• Excerpt provided:
********************
And why do we find ourselves now beginning to be able to think in more encompassing ways (ways that bridge
polar assumptions)?
It turns out that we find answers to these two more abstract questions in the answer to a single even more fundamental question:
What is it that most makes us human?
The answer? Is it that we stand, freeing our hands for new possibilities? Is it that we speak and use language? A specific way of answering this question is central to the thinking of Creative Systems Theory. The theory proposes that what makes us particular if not unique as creatures is more basic: our audacious toolmaking, society-making, meaning-making—we could simply say creative
—natures.
Creative Systems Theory uses the word creative
in a specific—or better we might say, particularly general—way. Here creative
refers to science as much as art, and to the everyday as much as the original or unusual. It encompasses generativity—formative process—in human systems wherever we find it.3
In later chapters, I will describe how this use of a creative frame, besides having immediate practical significance, also has significance in the larger story of human thought. Modern Age understanding replaced Medieval superstition with the radical new notion that reality is, essentially, a great machine. However powerful this notion has been, it fails us totally as a basis for addressing the challenges now before us. I will argue that the critical questions ahead are all, in the end, questions of life; questions of human purpose, courage, and perspective.
No philosophical task more defines the future of understanding— and is more pertinent to future human well-being—than finding a new kind of image that can successfully replace this now-outmoded mechanistic picture. We are not machines; we are living beings. And as a function of being conscious in the specific way that we are, we are a very particular sort of living being. We will look at how the idea that reality—at least the reality of human experience—is ordered creatively effectively addresses this need for a new defining concept. We will also see how a creative frame has importance not just because it makes how we now need to think more understandable, but because it makes the story of human thought as a whole more understandable.
Formative Process
But we are getting ahead of ourselves. Let's get back to our two polarity-related questions. Answers to each of them can be found in how creative/formative processes in human systems inherently work. Needed answers follow directly from how new human experience comes into being, and, over time, develops and evolves.
A creative frame provides an immediate answer to the first of these questions: why is it that historically we have thought in the language of polarity in the first place ? The answer lies in the fact that the generation of polarity is necessary to anything creative.
Think of what happens in the creative process that generates a new idea (see Figure 1-1). Any such process begins in an original unity
of established knowledge. Next, an insight breaks off from that unity and in doing so creates polarity. Over time, that newly created idea develops and matures. The generation and evolution of polarity is inherent to how formative processes of every sort in human systems function. We wouldn't be who we are without it.
Fig. 1-1. The Creative Generation of Polarity
Answering the second of our more abstract questions—why are we now able to think in more encompassing ways?—requires that we make our creative picture more complete. We need to add the recognition that any formative process has two halves. The first half brings the newly created object or idea into being and generates polarity. The second half reintegrates the now developed and refined new object or idea with the context from which it originated. In doing so, it establishes a new, now expanded whole. What had been a new insight in the process becomes second nature
(and part of the context for further creative possibility). This can be depicted as a simple three-step process, as shown in Figure 1-2.
********************
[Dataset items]
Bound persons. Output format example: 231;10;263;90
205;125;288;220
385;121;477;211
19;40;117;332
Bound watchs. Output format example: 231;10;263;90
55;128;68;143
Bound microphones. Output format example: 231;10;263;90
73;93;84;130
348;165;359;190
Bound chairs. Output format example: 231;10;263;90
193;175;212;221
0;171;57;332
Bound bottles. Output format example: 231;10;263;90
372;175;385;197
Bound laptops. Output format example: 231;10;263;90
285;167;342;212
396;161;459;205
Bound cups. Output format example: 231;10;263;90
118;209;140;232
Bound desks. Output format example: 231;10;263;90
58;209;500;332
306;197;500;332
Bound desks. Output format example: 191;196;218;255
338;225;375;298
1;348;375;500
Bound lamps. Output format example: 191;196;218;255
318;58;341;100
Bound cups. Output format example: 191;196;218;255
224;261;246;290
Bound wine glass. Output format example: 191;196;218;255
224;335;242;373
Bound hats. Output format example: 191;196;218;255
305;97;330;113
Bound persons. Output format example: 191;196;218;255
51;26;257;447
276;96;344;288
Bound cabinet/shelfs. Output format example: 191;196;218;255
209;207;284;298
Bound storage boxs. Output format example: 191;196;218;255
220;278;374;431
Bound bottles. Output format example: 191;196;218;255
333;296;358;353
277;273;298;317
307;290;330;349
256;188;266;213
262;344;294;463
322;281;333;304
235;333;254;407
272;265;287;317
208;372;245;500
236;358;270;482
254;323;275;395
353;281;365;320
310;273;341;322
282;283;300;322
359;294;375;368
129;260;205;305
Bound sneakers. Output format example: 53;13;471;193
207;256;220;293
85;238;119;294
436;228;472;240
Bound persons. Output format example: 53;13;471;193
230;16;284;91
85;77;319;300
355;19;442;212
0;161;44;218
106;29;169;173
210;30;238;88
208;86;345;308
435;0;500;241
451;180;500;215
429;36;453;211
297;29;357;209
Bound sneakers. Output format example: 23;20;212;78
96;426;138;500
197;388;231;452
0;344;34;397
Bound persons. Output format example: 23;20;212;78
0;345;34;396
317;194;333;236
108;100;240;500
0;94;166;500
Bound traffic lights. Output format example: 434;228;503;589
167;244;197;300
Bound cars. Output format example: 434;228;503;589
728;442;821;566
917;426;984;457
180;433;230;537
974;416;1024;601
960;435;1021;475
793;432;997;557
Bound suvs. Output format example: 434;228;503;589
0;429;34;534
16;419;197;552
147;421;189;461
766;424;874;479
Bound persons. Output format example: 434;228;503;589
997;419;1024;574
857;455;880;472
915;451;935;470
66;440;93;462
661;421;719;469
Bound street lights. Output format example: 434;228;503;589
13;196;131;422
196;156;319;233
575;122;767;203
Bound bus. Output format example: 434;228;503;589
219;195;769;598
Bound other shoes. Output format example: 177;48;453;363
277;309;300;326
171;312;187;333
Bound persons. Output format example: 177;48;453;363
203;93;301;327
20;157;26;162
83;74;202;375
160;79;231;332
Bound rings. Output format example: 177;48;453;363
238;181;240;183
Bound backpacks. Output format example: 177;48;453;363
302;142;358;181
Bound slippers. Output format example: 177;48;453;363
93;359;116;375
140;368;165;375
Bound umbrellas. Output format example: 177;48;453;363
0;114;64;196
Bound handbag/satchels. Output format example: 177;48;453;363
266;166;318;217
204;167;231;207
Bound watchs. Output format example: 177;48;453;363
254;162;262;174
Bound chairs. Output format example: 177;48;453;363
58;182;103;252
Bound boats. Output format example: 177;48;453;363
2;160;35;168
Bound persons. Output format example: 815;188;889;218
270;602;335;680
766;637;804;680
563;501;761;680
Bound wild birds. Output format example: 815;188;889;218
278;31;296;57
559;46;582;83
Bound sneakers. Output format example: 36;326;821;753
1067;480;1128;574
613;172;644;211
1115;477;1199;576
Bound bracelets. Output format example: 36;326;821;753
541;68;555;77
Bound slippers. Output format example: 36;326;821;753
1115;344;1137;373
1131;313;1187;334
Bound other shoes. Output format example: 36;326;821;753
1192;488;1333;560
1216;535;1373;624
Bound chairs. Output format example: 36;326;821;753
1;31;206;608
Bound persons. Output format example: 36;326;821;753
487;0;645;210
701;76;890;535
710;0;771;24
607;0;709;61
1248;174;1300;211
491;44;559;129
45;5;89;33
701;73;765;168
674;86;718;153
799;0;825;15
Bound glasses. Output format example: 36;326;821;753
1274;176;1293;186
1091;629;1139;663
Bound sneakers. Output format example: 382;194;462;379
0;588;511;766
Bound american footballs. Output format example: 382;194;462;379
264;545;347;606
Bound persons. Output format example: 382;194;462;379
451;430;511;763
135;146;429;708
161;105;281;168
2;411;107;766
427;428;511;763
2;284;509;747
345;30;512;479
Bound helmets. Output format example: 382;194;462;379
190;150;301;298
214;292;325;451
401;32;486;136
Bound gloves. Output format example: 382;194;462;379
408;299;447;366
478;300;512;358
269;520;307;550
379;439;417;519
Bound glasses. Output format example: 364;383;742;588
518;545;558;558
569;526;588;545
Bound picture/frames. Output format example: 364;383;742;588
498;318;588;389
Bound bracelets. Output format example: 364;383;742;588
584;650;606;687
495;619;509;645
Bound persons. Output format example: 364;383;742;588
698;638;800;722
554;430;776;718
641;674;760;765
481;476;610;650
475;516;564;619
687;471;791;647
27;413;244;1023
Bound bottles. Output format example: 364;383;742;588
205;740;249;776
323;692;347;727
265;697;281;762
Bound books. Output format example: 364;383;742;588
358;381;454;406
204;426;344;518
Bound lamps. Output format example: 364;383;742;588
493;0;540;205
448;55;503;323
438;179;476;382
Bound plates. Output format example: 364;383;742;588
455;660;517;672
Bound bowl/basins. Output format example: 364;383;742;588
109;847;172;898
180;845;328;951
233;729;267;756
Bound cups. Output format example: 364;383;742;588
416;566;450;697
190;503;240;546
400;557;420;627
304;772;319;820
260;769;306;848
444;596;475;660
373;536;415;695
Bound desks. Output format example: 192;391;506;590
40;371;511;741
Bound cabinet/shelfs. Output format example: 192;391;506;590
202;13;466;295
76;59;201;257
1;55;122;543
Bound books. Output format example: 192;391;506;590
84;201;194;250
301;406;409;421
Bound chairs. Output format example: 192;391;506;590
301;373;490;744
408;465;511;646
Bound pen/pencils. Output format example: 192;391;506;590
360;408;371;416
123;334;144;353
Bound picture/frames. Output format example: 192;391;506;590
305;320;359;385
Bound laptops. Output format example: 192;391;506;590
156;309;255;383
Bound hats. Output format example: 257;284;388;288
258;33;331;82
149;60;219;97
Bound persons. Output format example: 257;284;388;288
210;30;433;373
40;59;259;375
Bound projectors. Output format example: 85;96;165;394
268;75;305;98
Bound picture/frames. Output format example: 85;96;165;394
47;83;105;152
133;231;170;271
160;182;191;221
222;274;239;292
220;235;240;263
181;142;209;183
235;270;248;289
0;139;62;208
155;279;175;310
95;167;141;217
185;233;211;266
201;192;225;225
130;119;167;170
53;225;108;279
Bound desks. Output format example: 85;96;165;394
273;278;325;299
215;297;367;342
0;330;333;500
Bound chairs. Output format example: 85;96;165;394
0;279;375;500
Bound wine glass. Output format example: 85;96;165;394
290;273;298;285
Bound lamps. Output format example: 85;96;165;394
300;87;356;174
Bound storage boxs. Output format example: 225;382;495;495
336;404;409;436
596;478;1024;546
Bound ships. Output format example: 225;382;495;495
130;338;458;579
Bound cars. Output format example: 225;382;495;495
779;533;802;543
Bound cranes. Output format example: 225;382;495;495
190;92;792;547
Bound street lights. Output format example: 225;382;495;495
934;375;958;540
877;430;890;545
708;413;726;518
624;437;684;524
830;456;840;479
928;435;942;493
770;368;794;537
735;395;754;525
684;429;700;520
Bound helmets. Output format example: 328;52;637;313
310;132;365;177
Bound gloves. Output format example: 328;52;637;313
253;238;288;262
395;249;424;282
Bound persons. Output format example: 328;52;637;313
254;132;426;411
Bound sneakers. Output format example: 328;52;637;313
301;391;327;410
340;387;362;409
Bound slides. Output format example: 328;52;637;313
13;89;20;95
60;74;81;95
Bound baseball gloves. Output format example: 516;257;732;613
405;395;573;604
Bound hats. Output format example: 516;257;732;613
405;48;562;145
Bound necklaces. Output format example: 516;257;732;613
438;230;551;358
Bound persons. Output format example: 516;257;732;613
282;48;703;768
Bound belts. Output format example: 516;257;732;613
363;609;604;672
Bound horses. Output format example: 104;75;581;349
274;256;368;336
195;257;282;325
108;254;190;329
********************
• What you are asked to do:
Rewrite the excerpt from "Think of what" to "are without it.", renaming "unity" as "wholeness" each time it occurs.

• Reply:
Think of what happens in the creative process that generates a new idea (see Figure 1-1). Any such process begins in an original wholeness
of established knowledge. Next, an insight breaks off from that wholeness and in doing so creates polarity. Over time, that newly created idea develops and matures. The generation and evolution of polarity is inherent to how formative processes of every sort in human systems function. We wouldn't be who we are without it.